= Exercise details =
Copy the survivor's expression page below word for word, from its first line to its last.

= Exercise passage =
============================================================

This is our survivor's expression page where we can post and share our unique grief experiences through writings and illustrations.
This group is so well organized--more sturdy, dependable, and committed than any volunteer group, I've yet encountered. Its facilitators are very good--loving, well-trained and compassionate. Group members are wonderful. No one understands like they do. If you are a survivor of a loved one's suicide, please do yourself the monumental favor of self-healing through attending this group. I know it takes courage! Please take the step. You will heal. You will grow. And at some point, you will offer the same to others who suffer from this incredibly traumatizing experience. We love and embrace you! Kent Madden, father
Words of encouragement from attendees....
Why I Don’t Say My Son Committed Suicide
The news spread quickly. Two youths from the local high school had died over the weekend. “They committed suicide” were the words I heard to explain the tragic loss of two young people, who had their entire lives ahead of them.
It is common to hear those two words together—commit and suicide. I cringe when I hear it. They didn’t commit a crime. They died by suicide.
I am a survivor of suicide loss. After my son’s death, I was helpless to respond to the painful words that were spoken in hushed tones around me.
“It was a selfish act.”
“Didn’t you see the signs?”
“Are they in heaven?”
“I wonder what went wrong in the family?”
I was unable to formulate responses to these false beliefs. I didn’t even know they were false. I just knew they held me hostage under a grief so powerful I could hardly breathe.
In short bursts of time when I could focus, I read. Books like “I’m Not Sick, I Don’t Need Help,” “The Burden of Sympathy – how families cope with mental illness,” and “Man’s Search for Meaning,” helped me understand the suffering my son endured was so deep that he would take his own life.
“Schizophrenia with delusional behaviors,” the doctor had said. Ryan was diagnosed with mental illness nine months before he died. In hindsight, I had seen signs, but I didn’t know they were signs of mental illness. I never even considered mental illness real. I just hoped he’d outgrow the anxiety, fear and worry that had wedged into his psyche. Sleeping too much, not wanting to go to school, avoiding social situations, becoming more isolated and failing grades were what I had dismissed as “normal” adolescence.

============================================================

= Entries shown =
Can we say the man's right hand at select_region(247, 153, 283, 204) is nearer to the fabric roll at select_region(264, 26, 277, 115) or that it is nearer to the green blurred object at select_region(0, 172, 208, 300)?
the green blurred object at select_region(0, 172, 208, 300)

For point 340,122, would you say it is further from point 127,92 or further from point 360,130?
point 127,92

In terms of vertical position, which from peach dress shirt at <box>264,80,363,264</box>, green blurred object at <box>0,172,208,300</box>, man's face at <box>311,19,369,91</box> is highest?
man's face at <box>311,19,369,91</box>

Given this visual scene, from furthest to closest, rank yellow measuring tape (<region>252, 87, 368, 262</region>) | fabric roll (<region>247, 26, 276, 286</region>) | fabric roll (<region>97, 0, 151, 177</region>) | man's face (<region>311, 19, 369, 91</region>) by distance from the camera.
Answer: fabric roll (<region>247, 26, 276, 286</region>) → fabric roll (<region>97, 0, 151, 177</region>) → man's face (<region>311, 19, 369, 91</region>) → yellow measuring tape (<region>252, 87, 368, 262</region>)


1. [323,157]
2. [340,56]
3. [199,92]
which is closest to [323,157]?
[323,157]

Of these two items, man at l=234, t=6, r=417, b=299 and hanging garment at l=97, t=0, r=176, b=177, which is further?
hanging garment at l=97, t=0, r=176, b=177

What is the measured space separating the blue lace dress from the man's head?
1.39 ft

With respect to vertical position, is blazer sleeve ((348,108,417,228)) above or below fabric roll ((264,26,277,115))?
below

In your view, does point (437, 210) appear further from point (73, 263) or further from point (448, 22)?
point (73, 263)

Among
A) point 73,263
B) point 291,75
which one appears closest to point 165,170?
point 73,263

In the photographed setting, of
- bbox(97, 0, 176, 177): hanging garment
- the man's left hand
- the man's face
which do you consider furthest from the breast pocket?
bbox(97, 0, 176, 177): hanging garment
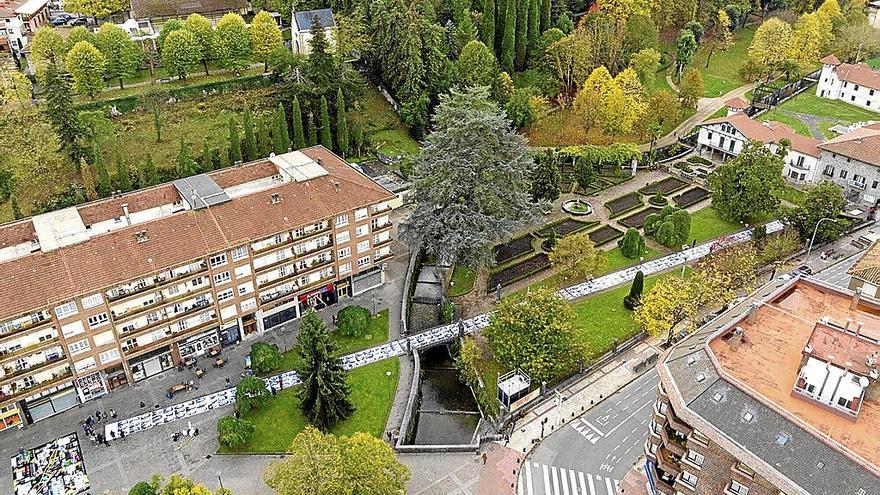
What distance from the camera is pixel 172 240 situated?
68938mm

============================================================

= Response box =
This is our survivor's expression page where we can post and share our unique grief experiences through writings and illustrations.
This group is so well organized--more sturdy, dependable, and committed than any volunteer group, I've yet encountered. Its facilitators are very good--loving, well-trained and compassionate. Group members are wonderful. No one understands like they do. If you are a survivor of a loved one's suicide, please do yourself the monumental favor of self-healing through attending this group. I know it takes courage! Please take the step. You will heal. You will grow. And at some point, you will offer the same to others who suffer from this incredibly traumatizing experience. We love and embrace you! Kent Madden, father
Words of encouragement from attendees....
Why I Don’t Say My Son Committed Suicide
The news spread quickly. Two youths from the local high school had died over the weekend. “They committed suicide” were the words I heard to explain the tragic loss of two young people, who had their entire lives ahead of them.
It is common to hear those two words together—commit and suicide. I cringe when I hear it. They didn’t commit a crime. They died by suicide.
I am a survivor of suicide loss. After my son’s death, I was helpless to respond to the painful words that were spoken in hushed tones around me.
“It was a selfish act.”
“Didn’t you see the signs?”
“Are they in heaven?”
“I wonder what went wrong in the family?”
I was unable to formulate responses to these false beliefs. I didn’t even know they were false. I just knew they held me hostage under a grief so powerful I could hardly breathe.
In short bursts of time when I could focus, I read. Books like “I’m Not Sick, I Don’t Need Help,” “The Burden of Sympathy – how families cope with mental illness,” and “Man’s Search for Meaning,” helped me understand the suffering my son endured was so deep that he would take his own life.
“Schizophrenia with delusional behaviors,” the doctor had said. Ryan was diagnosed with mental illness nine months before he died. In hindsight, I had seen signs, but I didn’t know they were signs of mental illness. I never even considered mental illness real. I just hoped he’d outgrow the anxiety, fear and worry that had wedged into his psyche. Sleeping too much, not wanting to go to school, avoiding social situations, becoming more isolated and failing grades were what I had dismissed as “normal” adolescence.